UC Davis

Oscillations in olfactory bulb activity are modulated by neurodegenerative disease pathology. Particularly, Alzheimer's disease pathology has been found to strengthen the gamma-band oscillatory activity that arises from the interface between mitral and granule cells. Using two different computational models of the olfactory bulb network, this work investigates the effect of synaptic damage on olfactory bulb gamma oscillations and explores various mechanisms involved in gamma oscillation generation. The first model treats the olfactory bulb as a set of coupled nonlinear oscillators and propagates synaptic weight degradation locally and globally. Gamma oscillations are enhanced at moderate levels of damage, followed by a loss of oscillatory activity predictable by linearized analysis. The second set of simulations uses the large-scale mechanistic model presented by Kersen, Tavoni, and Balasubramanian, implementing Izhikevich dynamical equations. This work adds synapse-specific graded inhibition to the mitral cells, resulting in activity-dependent inhibition critically involving granule cell NMDA current, similar to recent experimental findings. The modified model also implements tonic inhibition to the granule cell population, which reduces granule cell firing and increases mitral cell spike participation and network synchrony.

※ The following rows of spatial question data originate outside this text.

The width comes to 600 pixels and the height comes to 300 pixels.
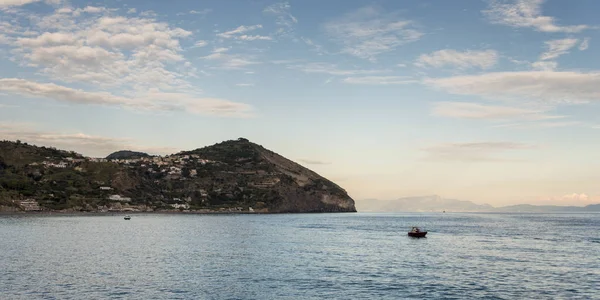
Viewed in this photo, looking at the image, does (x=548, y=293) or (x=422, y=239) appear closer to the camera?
(x=548, y=293)

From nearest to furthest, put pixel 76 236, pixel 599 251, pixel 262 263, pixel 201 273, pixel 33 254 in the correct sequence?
pixel 201 273
pixel 262 263
pixel 33 254
pixel 599 251
pixel 76 236

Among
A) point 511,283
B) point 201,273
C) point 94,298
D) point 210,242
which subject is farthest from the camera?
point 210,242

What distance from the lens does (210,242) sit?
435 feet

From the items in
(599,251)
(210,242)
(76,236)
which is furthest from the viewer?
(76,236)

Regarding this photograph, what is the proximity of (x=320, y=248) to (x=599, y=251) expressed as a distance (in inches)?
2467

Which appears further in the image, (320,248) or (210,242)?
(210,242)

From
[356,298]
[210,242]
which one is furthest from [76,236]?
[356,298]

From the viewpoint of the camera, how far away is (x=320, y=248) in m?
118

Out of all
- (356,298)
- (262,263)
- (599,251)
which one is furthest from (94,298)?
(599,251)

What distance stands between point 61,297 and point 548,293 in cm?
5783

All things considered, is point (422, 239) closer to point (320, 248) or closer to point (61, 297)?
point (320, 248)

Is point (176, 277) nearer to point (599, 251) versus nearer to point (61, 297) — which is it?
point (61, 297)

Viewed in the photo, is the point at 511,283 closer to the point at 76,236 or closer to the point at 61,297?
the point at 61,297

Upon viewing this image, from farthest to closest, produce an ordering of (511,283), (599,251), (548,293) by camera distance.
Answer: (599,251), (511,283), (548,293)
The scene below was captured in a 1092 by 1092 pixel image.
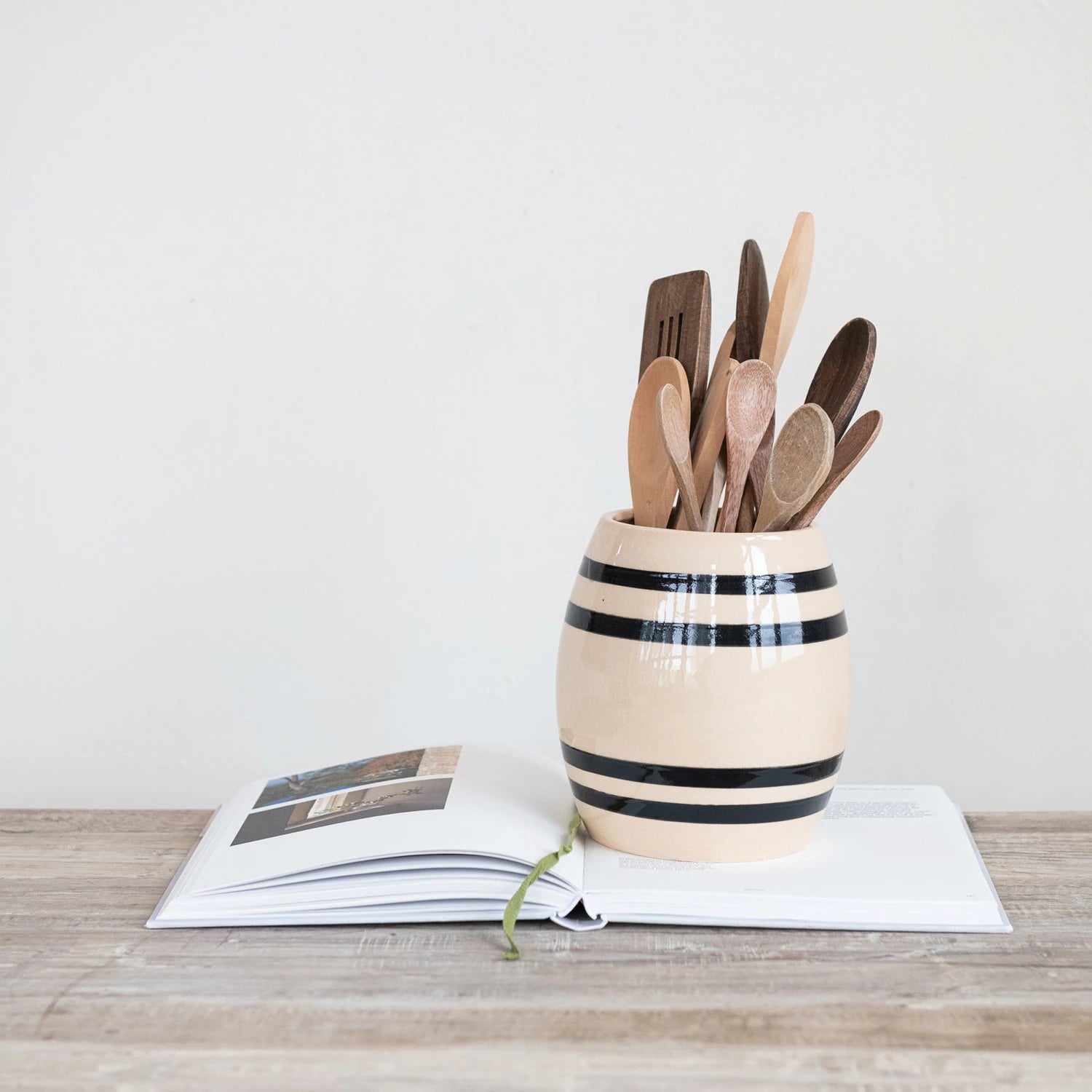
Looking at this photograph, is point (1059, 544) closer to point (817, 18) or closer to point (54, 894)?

The present iterations of this model do not yield robust gamma oscillations. However, the same model framework could feasibly achieve gamma activity via an entrainment mechanism by using resonant mitral cells with subthreshold oscillations. Finally, the last chapter proposes an extension of the model that implements inhibition-dependent backpropagation of mitral cell action potentials. Previous work theorized that such a mechanism could underlie the increased gamma power and decreased gamma frequency which is observed after modest application of GABA antagonist, an experimental result not yet captured by computational modeling. Thus this work aims to provide critical elements and potentially fruitful directions in the continued investigations of the generation and perturbation of olfactory bulb gamma oscillations.